*Problem statement*: Pick out each line with the word "Mobile" from the material that follows.

*Data section*:
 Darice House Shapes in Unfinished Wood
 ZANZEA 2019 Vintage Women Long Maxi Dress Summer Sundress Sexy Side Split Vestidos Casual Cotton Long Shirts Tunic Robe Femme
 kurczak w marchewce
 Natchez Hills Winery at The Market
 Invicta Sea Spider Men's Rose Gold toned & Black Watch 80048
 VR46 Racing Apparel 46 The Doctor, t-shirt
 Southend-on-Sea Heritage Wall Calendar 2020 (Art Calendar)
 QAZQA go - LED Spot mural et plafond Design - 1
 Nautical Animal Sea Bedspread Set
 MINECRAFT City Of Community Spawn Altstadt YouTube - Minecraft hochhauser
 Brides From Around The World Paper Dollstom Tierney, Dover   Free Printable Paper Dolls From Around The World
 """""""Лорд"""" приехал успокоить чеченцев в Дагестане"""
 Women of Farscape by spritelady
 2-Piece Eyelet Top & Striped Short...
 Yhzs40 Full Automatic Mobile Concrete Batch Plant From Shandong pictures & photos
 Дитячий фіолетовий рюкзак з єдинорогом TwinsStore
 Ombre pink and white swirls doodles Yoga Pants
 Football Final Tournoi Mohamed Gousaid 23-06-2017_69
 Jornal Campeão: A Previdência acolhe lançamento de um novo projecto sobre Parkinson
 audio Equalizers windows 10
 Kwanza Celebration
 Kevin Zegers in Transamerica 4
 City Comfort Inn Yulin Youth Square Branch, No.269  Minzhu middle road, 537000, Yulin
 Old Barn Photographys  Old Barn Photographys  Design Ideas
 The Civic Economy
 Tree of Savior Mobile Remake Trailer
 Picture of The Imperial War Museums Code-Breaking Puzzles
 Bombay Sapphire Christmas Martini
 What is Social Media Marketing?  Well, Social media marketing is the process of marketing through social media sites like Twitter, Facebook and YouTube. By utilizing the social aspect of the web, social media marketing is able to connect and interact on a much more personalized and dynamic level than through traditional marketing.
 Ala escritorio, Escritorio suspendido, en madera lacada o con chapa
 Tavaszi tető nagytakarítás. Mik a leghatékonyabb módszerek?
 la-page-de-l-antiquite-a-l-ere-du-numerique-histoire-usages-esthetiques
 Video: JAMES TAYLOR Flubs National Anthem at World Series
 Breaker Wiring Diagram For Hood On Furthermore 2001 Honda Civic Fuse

*Finished task*:
 Yhzs40 Full Automatic Mobile Concrete Batch Plant From Shandong pictures & photos
 Tree of Savior Mobile Remake Trailer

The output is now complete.